◆ Extract
——————————

Thirdly, Crews objects to Magistrate Judge Baker's placing the burden on Crews to establish that this Court relied upon the residual clause at his sentencing hearing. Dkt. No. 121, p. 3. Crews argues that Eleventh Circuit case law requires the Court grant him relief if a "reasonable possibility" exists that he was sentenced under the ACCA's residual clause. Id. (citing Leonard v. United States, No. 16-22612-CIV, 2016 WL 4576040, at *1 (S.D. Fla. Aug. 22, 2016)). This argument contradicts binding authority post-dating the unpublished authority upon which Crews relies. In its published opinion in Beeman, the Eleventh Circuit made clear that a Section 2255 movant bears the burden of proof on a Johnson claim. 871 F.3d at 1221-22, 1225. Specifically, the movant must establish that the sentencing court "more likely than not" "relied solely on the residual clause, as opposed to also or solely relying on either the enumerated offenses clause or elements clause (neither of which were called into question by Johnson) to qualify a prior conviction as a violent felony." Id. at 1221. Where the record is unclear, the movant cannot obtain Johnson relief. Id. at 1224-25. Put another way, Crews does not meet his burden under Johnson by showing that it is "merely possible that the court relied on [the residual clause] to enhance the sentence." Id. at 1221.

Crews also refers to a case titled Dawson and attaches one page from this opinion. Dkt. No. 121, p. 3; Dkt. No. 121-4. However, he does not provide a citation for this opinion or state what court issued the opinion. Dawson is not a published opinion of the Supreme Court or the Eleventh Circuit.

If the Section 2255 movant makes this showing, he must also prove that "there were not at least three other prior convictions that could have qualified under either [the enumerated offenses clause or elements clause] as a violent felony, or as a serious drug offense." Beeman, 871 F.3d at 1221. Thus, even if Crews could show that the Court relied upon the residual clause as to any of his prior convictions, he could still not make a valid Johnson claim, because he obtained at least three Georgia burglary convictions that qualify as "burglaries" under the ACCA's enumeration of that crime.

Moreover, even if Crews had correctly stated the standard of proof, based on the entire record in this case, no "reasonable possibility" exists that the court relied upon the residual clause, as opposed to the enumerated crime of burglary, when sentencing Crews.

For all of these reasons, the Court OVERRULES Crews' third Objection.

IV. Crews' Fourth Objection

In his fourth Objection, Crews takes issue with the statement that "'there is not even a smidgen of suggestion anywhere in the record of Crews's sentencing, his direct appeal, or his first § 2255 motion that his prior convictions for burglary were considered ACCA 'violent felonies' under the 'residual clause' portion of that definition now invalidated by Johnson.'" Dkt. No. 121, p. 4. Though Crews attributes this statement to the Magistrate Judge, it was actually the Government that made this contention. See Dkt. No. 115, p. 19 (quoting Dkt. No. 110, p. 9.)

——————————

◆ Extracted records
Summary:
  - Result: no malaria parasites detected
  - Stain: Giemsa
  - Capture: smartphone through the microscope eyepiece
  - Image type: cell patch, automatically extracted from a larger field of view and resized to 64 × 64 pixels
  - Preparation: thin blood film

——————————

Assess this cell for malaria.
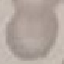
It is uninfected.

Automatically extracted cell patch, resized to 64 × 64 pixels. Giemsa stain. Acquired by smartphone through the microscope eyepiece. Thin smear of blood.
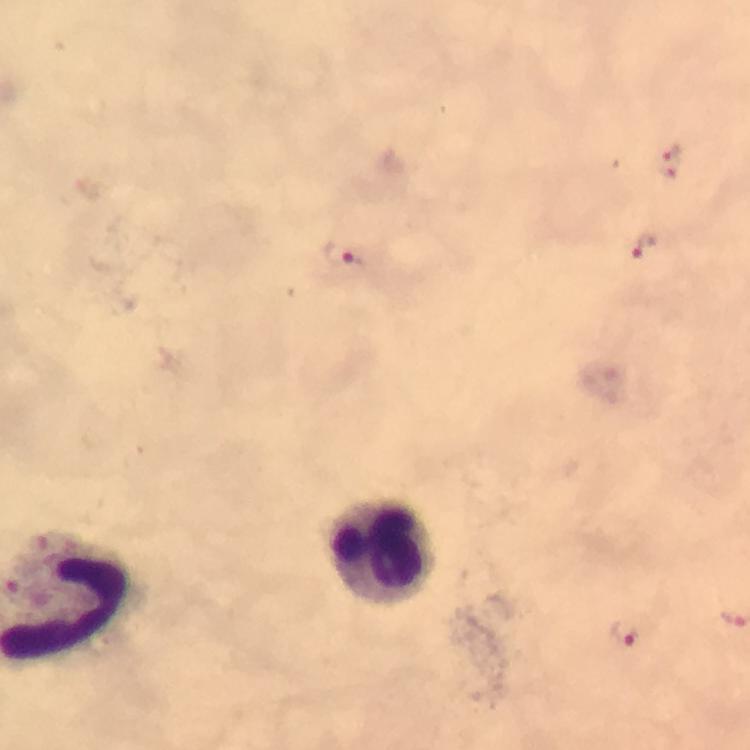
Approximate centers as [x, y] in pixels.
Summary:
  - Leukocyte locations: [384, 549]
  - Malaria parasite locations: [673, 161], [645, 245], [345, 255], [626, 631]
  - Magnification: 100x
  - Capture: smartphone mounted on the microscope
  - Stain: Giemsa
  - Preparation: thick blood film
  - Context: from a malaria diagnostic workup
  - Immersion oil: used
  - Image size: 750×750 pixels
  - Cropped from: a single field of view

——————————

◆ Your task
Please answer from the court ruling: who actually made the "smidgen of suggestion" statement that Crews attributes to the Magistrate Judge? The data shown here was taken from a separate source.

◆ Solution for this exercise
The Government made that statement.